Hommage au Connétable de Bourbon, auteur du sac de Rome (1959)

Note : Ce document exceptionnel a été monté avec les rushes d’une bobine récemment découverte dans les archives de Georges Mathieu. Nous nous sommes efforcés de les réordonner chronologiquement aussi précisément que possible. Tout le contenu du métrage brut est inclus, montrant plusieurs actions sous différents angles.

Le jeudi 2 avril 1959, l’élite intellectuelle et artistique viennoise est invitée par la galerie St. Stephan au Fleischmarkt Theater, scène mythique de l’avant-garde et siège des Actionnistes.

22 heures 30 : La salle est bondée. Georges Mathieu entre en scène et domine l’immense châssis vierge de 2,50 x 6 mètres posé à même le sol. Il est habillé d’une chemise blanche légèrement ouverte et d’un pantalon noir: « Le costume est un moyen magique. Il m’aide à me mieux préparer à l’atmosphère picturale et à m’adapter à elle. Peindre est un moment qui touche, je dirais, à l’idée de sacrement». Le maître, debout, se retrousse les manches, puis se penche sur la toile pour en préparer le fond à l’aide d’une serviette pliée. Il projette soudain la peinture directement du tube et sèche les coulures à l’aide de chiffons. Le public, médusé, regarde cet homme concentré en pleine action. Concomitamment, le compositeur Pierre Henry, génie précurseur et père de la musique électroacoustique, improvise des sons éclectiques, voire hystériques…

« Je commençais ma peinture à plat sur la scène. Au bout de 20 minutes, le public qui ne voyait rien que le déversement de couleurs sur la toile réagit en chahutant. Pierre Henry crut que l’on en voulait à sa musique. En colère, il déclara de faire silence, sinon il arrêterait son concert. Le public se tient tranquille et je commençais ma peinture, ma toile maintenant debout ».
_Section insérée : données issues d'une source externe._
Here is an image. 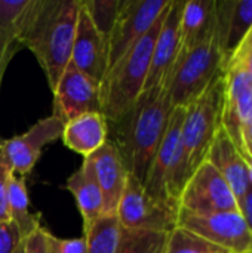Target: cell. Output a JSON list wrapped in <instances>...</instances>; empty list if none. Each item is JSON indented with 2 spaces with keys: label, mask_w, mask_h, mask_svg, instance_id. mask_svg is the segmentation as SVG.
Returning <instances> with one entry per match:
<instances>
[{
  "label": "cell",
  "mask_w": 252,
  "mask_h": 253,
  "mask_svg": "<svg viewBox=\"0 0 252 253\" xmlns=\"http://www.w3.org/2000/svg\"><path fill=\"white\" fill-rule=\"evenodd\" d=\"M64 123L55 116L45 117L33 125L25 133L4 139L0 144V157L7 163L12 173L27 176L36 166L45 145L59 139Z\"/></svg>",
  "instance_id": "cell-10"
},
{
  "label": "cell",
  "mask_w": 252,
  "mask_h": 253,
  "mask_svg": "<svg viewBox=\"0 0 252 253\" xmlns=\"http://www.w3.org/2000/svg\"><path fill=\"white\" fill-rule=\"evenodd\" d=\"M71 62L97 84H101L108 70V43L97 31L82 4L77 16Z\"/></svg>",
  "instance_id": "cell-14"
},
{
  "label": "cell",
  "mask_w": 252,
  "mask_h": 253,
  "mask_svg": "<svg viewBox=\"0 0 252 253\" xmlns=\"http://www.w3.org/2000/svg\"><path fill=\"white\" fill-rule=\"evenodd\" d=\"M53 92V114L64 125L89 113H101L100 84L80 73L70 61Z\"/></svg>",
  "instance_id": "cell-12"
},
{
  "label": "cell",
  "mask_w": 252,
  "mask_h": 253,
  "mask_svg": "<svg viewBox=\"0 0 252 253\" xmlns=\"http://www.w3.org/2000/svg\"><path fill=\"white\" fill-rule=\"evenodd\" d=\"M25 253H50L45 240V228L40 227L25 240H22Z\"/></svg>",
  "instance_id": "cell-30"
},
{
  "label": "cell",
  "mask_w": 252,
  "mask_h": 253,
  "mask_svg": "<svg viewBox=\"0 0 252 253\" xmlns=\"http://www.w3.org/2000/svg\"><path fill=\"white\" fill-rule=\"evenodd\" d=\"M169 233L120 227L116 253H163Z\"/></svg>",
  "instance_id": "cell-24"
},
{
  "label": "cell",
  "mask_w": 252,
  "mask_h": 253,
  "mask_svg": "<svg viewBox=\"0 0 252 253\" xmlns=\"http://www.w3.org/2000/svg\"><path fill=\"white\" fill-rule=\"evenodd\" d=\"M224 92L226 80L224 73H221L196 101L186 107L181 127V148L187 169V181L206 160L212 141L221 127Z\"/></svg>",
  "instance_id": "cell-4"
},
{
  "label": "cell",
  "mask_w": 252,
  "mask_h": 253,
  "mask_svg": "<svg viewBox=\"0 0 252 253\" xmlns=\"http://www.w3.org/2000/svg\"><path fill=\"white\" fill-rule=\"evenodd\" d=\"M172 105L166 87L143 92L114 122H107L108 141L117 150L128 172L143 185L163 139Z\"/></svg>",
  "instance_id": "cell-1"
},
{
  "label": "cell",
  "mask_w": 252,
  "mask_h": 253,
  "mask_svg": "<svg viewBox=\"0 0 252 253\" xmlns=\"http://www.w3.org/2000/svg\"><path fill=\"white\" fill-rule=\"evenodd\" d=\"M252 30V0L217 1V34L223 53V71Z\"/></svg>",
  "instance_id": "cell-16"
},
{
  "label": "cell",
  "mask_w": 252,
  "mask_h": 253,
  "mask_svg": "<svg viewBox=\"0 0 252 253\" xmlns=\"http://www.w3.org/2000/svg\"><path fill=\"white\" fill-rule=\"evenodd\" d=\"M178 205L180 209L193 213L241 212V205L235 193L208 160L189 178L178 199Z\"/></svg>",
  "instance_id": "cell-9"
},
{
  "label": "cell",
  "mask_w": 252,
  "mask_h": 253,
  "mask_svg": "<svg viewBox=\"0 0 252 253\" xmlns=\"http://www.w3.org/2000/svg\"><path fill=\"white\" fill-rule=\"evenodd\" d=\"M163 253H227L195 233L175 227L166 239Z\"/></svg>",
  "instance_id": "cell-25"
},
{
  "label": "cell",
  "mask_w": 252,
  "mask_h": 253,
  "mask_svg": "<svg viewBox=\"0 0 252 253\" xmlns=\"http://www.w3.org/2000/svg\"><path fill=\"white\" fill-rule=\"evenodd\" d=\"M61 138L67 148L86 159L107 142V120L101 113L83 114L64 125Z\"/></svg>",
  "instance_id": "cell-20"
},
{
  "label": "cell",
  "mask_w": 252,
  "mask_h": 253,
  "mask_svg": "<svg viewBox=\"0 0 252 253\" xmlns=\"http://www.w3.org/2000/svg\"><path fill=\"white\" fill-rule=\"evenodd\" d=\"M178 212V203L153 199L135 176L128 175L125 191L116 212L120 227L171 233L177 227Z\"/></svg>",
  "instance_id": "cell-6"
},
{
  "label": "cell",
  "mask_w": 252,
  "mask_h": 253,
  "mask_svg": "<svg viewBox=\"0 0 252 253\" xmlns=\"http://www.w3.org/2000/svg\"><path fill=\"white\" fill-rule=\"evenodd\" d=\"M120 224L116 215L100 216L83 228L86 237V253H116Z\"/></svg>",
  "instance_id": "cell-23"
},
{
  "label": "cell",
  "mask_w": 252,
  "mask_h": 253,
  "mask_svg": "<svg viewBox=\"0 0 252 253\" xmlns=\"http://www.w3.org/2000/svg\"><path fill=\"white\" fill-rule=\"evenodd\" d=\"M22 245V237L18 227L9 222H0V253H15Z\"/></svg>",
  "instance_id": "cell-28"
},
{
  "label": "cell",
  "mask_w": 252,
  "mask_h": 253,
  "mask_svg": "<svg viewBox=\"0 0 252 253\" xmlns=\"http://www.w3.org/2000/svg\"><path fill=\"white\" fill-rule=\"evenodd\" d=\"M45 240L50 253H86V237L59 239L45 228Z\"/></svg>",
  "instance_id": "cell-27"
},
{
  "label": "cell",
  "mask_w": 252,
  "mask_h": 253,
  "mask_svg": "<svg viewBox=\"0 0 252 253\" xmlns=\"http://www.w3.org/2000/svg\"><path fill=\"white\" fill-rule=\"evenodd\" d=\"M206 160L226 179V182L229 184V187L232 188V191L241 203V200L250 190L248 165L241 151L230 139V136L223 129V126L220 127L212 141Z\"/></svg>",
  "instance_id": "cell-18"
},
{
  "label": "cell",
  "mask_w": 252,
  "mask_h": 253,
  "mask_svg": "<svg viewBox=\"0 0 252 253\" xmlns=\"http://www.w3.org/2000/svg\"><path fill=\"white\" fill-rule=\"evenodd\" d=\"M241 213L248 225V230H250V234H251V240H252V187H250L248 193L245 194V197L241 200ZM252 252V248H251Z\"/></svg>",
  "instance_id": "cell-31"
},
{
  "label": "cell",
  "mask_w": 252,
  "mask_h": 253,
  "mask_svg": "<svg viewBox=\"0 0 252 253\" xmlns=\"http://www.w3.org/2000/svg\"><path fill=\"white\" fill-rule=\"evenodd\" d=\"M7 205L10 221L18 227L22 240H25L42 227L39 222V216L30 213V197L24 178L16 176L15 173H12L9 179Z\"/></svg>",
  "instance_id": "cell-22"
},
{
  "label": "cell",
  "mask_w": 252,
  "mask_h": 253,
  "mask_svg": "<svg viewBox=\"0 0 252 253\" xmlns=\"http://www.w3.org/2000/svg\"><path fill=\"white\" fill-rule=\"evenodd\" d=\"M80 0H36L22 47L31 50L53 90L71 61Z\"/></svg>",
  "instance_id": "cell-2"
},
{
  "label": "cell",
  "mask_w": 252,
  "mask_h": 253,
  "mask_svg": "<svg viewBox=\"0 0 252 253\" xmlns=\"http://www.w3.org/2000/svg\"><path fill=\"white\" fill-rule=\"evenodd\" d=\"M169 6L163 10L149 33L144 34L140 42L131 47L104 76L100 84V101L101 114L107 122H114L144 92L153 47Z\"/></svg>",
  "instance_id": "cell-3"
},
{
  "label": "cell",
  "mask_w": 252,
  "mask_h": 253,
  "mask_svg": "<svg viewBox=\"0 0 252 253\" xmlns=\"http://www.w3.org/2000/svg\"><path fill=\"white\" fill-rule=\"evenodd\" d=\"M183 6V0L171 1V6L166 12V16L162 22L153 47L151 64L146 80L144 92L159 90L168 86L171 73L180 53V25Z\"/></svg>",
  "instance_id": "cell-13"
},
{
  "label": "cell",
  "mask_w": 252,
  "mask_h": 253,
  "mask_svg": "<svg viewBox=\"0 0 252 253\" xmlns=\"http://www.w3.org/2000/svg\"><path fill=\"white\" fill-rule=\"evenodd\" d=\"M244 138H245V144L252 150V122L247 126V129L244 132Z\"/></svg>",
  "instance_id": "cell-33"
},
{
  "label": "cell",
  "mask_w": 252,
  "mask_h": 253,
  "mask_svg": "<svg viewBox=\"0 0 252 253\" xmlns=\"http://www.w3.org/2000/svg\"><path fill=\"white\" fill-rule=\"evenodd\" d=\"M12 176V170L7 166V163L0 157V222H9V205H7V196H9V179Z\"/></svg>",
  "instance_id": "cell-29"
},
{
  "label": "cell",
  "mask_w": 252,
  "mask_h": 253,
  "mask_svg": "<svg viewBox=\"0 0 252 253\" xmlns=\"http://www.w3.org/2000/svg\"><path fill=\"white\" fill-rule=\"evenodd\" d=\"M97 31L107 40L114 28L120 0H80Z\"/></svg>",
  "instance_id": "cell-26"
},
{
  "label": "cell",
  "mask_w": 252,
  "mask_h": 253,
  "mask_svg": "<svg viewBox=\"0 0 252 253\" xmlns=\"http://www.w3.org/2000/svg\"><path fill=\"white\" fill-rule=\"evenodd\" d=\"M250 253H252V252H250Z\"/></svg>",
  "instance_id": "cell-36"
},
{
  "label": "cell",
  "mask_w": 252,
  "mask_h": 253,
  "mask_svg": "<svg viewBox=\"0 0 252 253\" xmlns=\"http://www.w3.org/2000/svg\"><path fill=\"white\" fill-rule=\"evenodd\" d=\"M177 227L189 230L227 253H250L252 240L239 211L193 213L180 209Z\"/></svg>",
  "instance_id": "cell-7"
},
{
  "label": "cell",
  "mask_w": 252,
  "mask_h": 253,
  "mask_svg": "<svg viewBox=\"0 0 252 253\" xmlns=\"http://www.w3.org/2000/svg\"><path fill=\"white\" fill-rule=\"evenodd\" d=\"M0 86H1V83H0Z\"/></svg>",
  "instance_id": "cell-35"
},
{
  "label": "cell",
  "mask_w": 252,
  "mask_h": 253,
  "mask_svg": "<svg viewBox=\"0 0 252 253\" xmlns=\"http://www.w3.org/2000/svg\"><path fill=\"white\" fill-rule=\"evenodd\" d=\"M36 0H0V83L10 59L22 47Z\"/></svg>",
  "instance_id": "cell-17"
},
{
  "label": "cell",
  "mask_w": 252,
  "mask_h": 253,
  "mask_svg": "<svg viewBox=\"0 0 252 253\" xmlns=\"http://www.w3.org/2000/svg\"><path fill=\"white\" fill-rule=\"evenodd\" d=\"M65 187L76 199V205L83 219V228L89 227L102 213V196L89 159H83L82 166L70 175Z\"/></svg>",
  "instance_id": "cell-21"
},
{
  "label": "cell",
  "mask_w": 252,
  "mask_h": 253,
  "mask_svg": "<svg viewBox=\"0 0 252 253\" xmlns=\"http://www.w3.org/2000/svg\"><path fill=\"white\" fill-rule=\"evenodd\" d=\"M223 71V53L215 31L180 56L171 73L166 90L172 108H186L196 101Z\"/></svg>",
  "instance_id": "cell-5"
},
{
  "label": "cell",
  "mask_w": 252,
  "mask_h": 253,
  "mask_svg": "<svg viewBox=\"0 0 252 253\" xmlns=\"http://www.w3.org/2000/svg\"><path fill=\"white\" fill-rule=\"evenodd\" d=\"M171 0H120L116 24L108 37V70L149 33Z\"/></svg>",
  "instance_id": "cell-8"
},
{
  "label": "cell",
  "mask_w": 252,
  "mask_h": 253,
  "mask_svg": "<svg viewBox=\"0 0 252 253\" xmlns=\"http://www.w3.org/2000/svg\"><path fill=\"white\" fill-rule=\"evenodd\" d=\"M233 64H242L244 68L248 71V74L252 77V49L251 50H248L247 53H244L241 58L235 59L230 65H233ZM230 65H229V67H230ZM229 67H227V68H229ZM224 73H226V71H224Z\"/></svg>",
  "instance_id": "cell-32"
},
{
  "label": "cell",
  "mask_w": 252,
  "mask_h": 253,
  "mask_svg": "<svg viewBox=\"0 0 252 253\" xmlns=\"http://www.w3.org/2000/svg\"><path fill=\"white\" fill-rule=\"evenodd\" d=\"M15 253H25V251H24V245H21V246L16 249V252Z\"/></svg>",
  "instance_id": "cell-34"
},
{
  "label": "cell",
  "mask_w": 252,
  "mask_h": 253,
  "mask_svg": "<svg viewBox=\"0 0 252 253\" xmlns=\"http://www.w3.org/2000/svg\"><path fill=\"white\" fill-rule=\"evenodd\" d=\"M102 196L101 216H113L117 212L120 199L128 181V169L125 168L117 150L107 139V142L92 153L89 157Z\"/></svg>",
  "instance_id": "cell-15"
},
{
  "label": "cell",
  "mask_w": 252,
  "mask_h": 253,
  "mask_svg": "<svg viewBox=\"0 0 252 253\" xmlns=\"http://www.w3.org/2000/svg\"><path fill=\"white\" fill-rule=\"evenodd\" d=\"M224 80L221 126L242 154L245 151L244 132L252 122V77L242 64H233L226 70Z\"/></svg>",
  "instance_id": "cell-11"
},
{
  "label": "cell",
  "mask_w": 252,
  "mask_h": 253,
  "mask_svg": "<svg viewBox=\"0 0 252 253\" xmlns=\"http://www.w3.org/2000/svg\"><path fill=\"white\" fill-rule=\"evenodd\" d=\"M217 1L189 0L184 1L180 25V53L178 58L208 39L215 31ZM177 58V59H178Z\"/></svg>",
  "instance_id": "cell-19"
}]
</instances>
22 heures 50 : Le châssis fait maintenant face au public, à la verticale. L’artiste qui s’est fait acrobate, improvise. Il avance, recule, sautille, jaillit, explose… Ses pinceaux à la main. Sur la toile, le ciel s’est obscurcit, il reste une trouée claire à droite. On entendrait les épées s’entrecroiser. Les cavaliers de Charles Quint affrontent les Romains dans un combat à feu et à sang. Comme toujours lorsqu’il peint ces grandes toiles — ses Batailles —, Mathieu est maculé de taches, d’éclaboussures, de projections et de coulées polychromes.

23 heures : épuisé, Mathieu met genou à terre, contemple son œuvre. Perplexe, de nouveau sur pieds, il se jette sur la toile pour y porter les touches ultimes … Atteint de folie créatrice, guidé par son intuition, son élan, il cherche la peinture au rythme de la musique, sans à priori, totalement libre dans sa gestuelle, en transes, la baguette à la main. Saisissant un tube, il l’écrase rageusement sur la toile. Son visage et ses mains témoignent de l’intensité de son expression plastique. Il s’essuie le visage moucheté d’huile. Il finit par signer l’œuvre en bas à droite : Mathieu / Wien / 2 avril 59.

En 40 minutes, au son d’une improvisation de musique concrète de Pierre Henry, l’Artiste galvanisé s’est donné entièrement à son chef-d’œuvre : « Je peins vite parce que c’est mon rythme. J’y donne mon sang ».

Fatigué, vidé, il s’assoit, pensif: « Ma toile est finie au moment où elle a cette nécessité intérieure, c’est-à-dire qu’elle est animée d’une certaine vie et qu’elle est arrivée à son maximum d’intensité avec un minimum de gestes, donc de graphismes ».

Mathieu déclarera: « Le Connétable de Bourbon a fait, on le sait, le sac de Rome. Il en a chassé le Pape et les Artistes qui s’y trouvaient. J’ai voulu célébrer le coup de pied qu’il a ainsi donné dans le postérieur des peintres de l’école classique. C’est grâce à cela en définitive que la peinture baroque, puis moderne, a pu exister. »

— Ce texte a été initialement publié par la galerie Applicat-Prazan à l’occasion de l’exposition d’Hommage au Connétable de Bourbon à Art Basel Unlimited en juin 2018.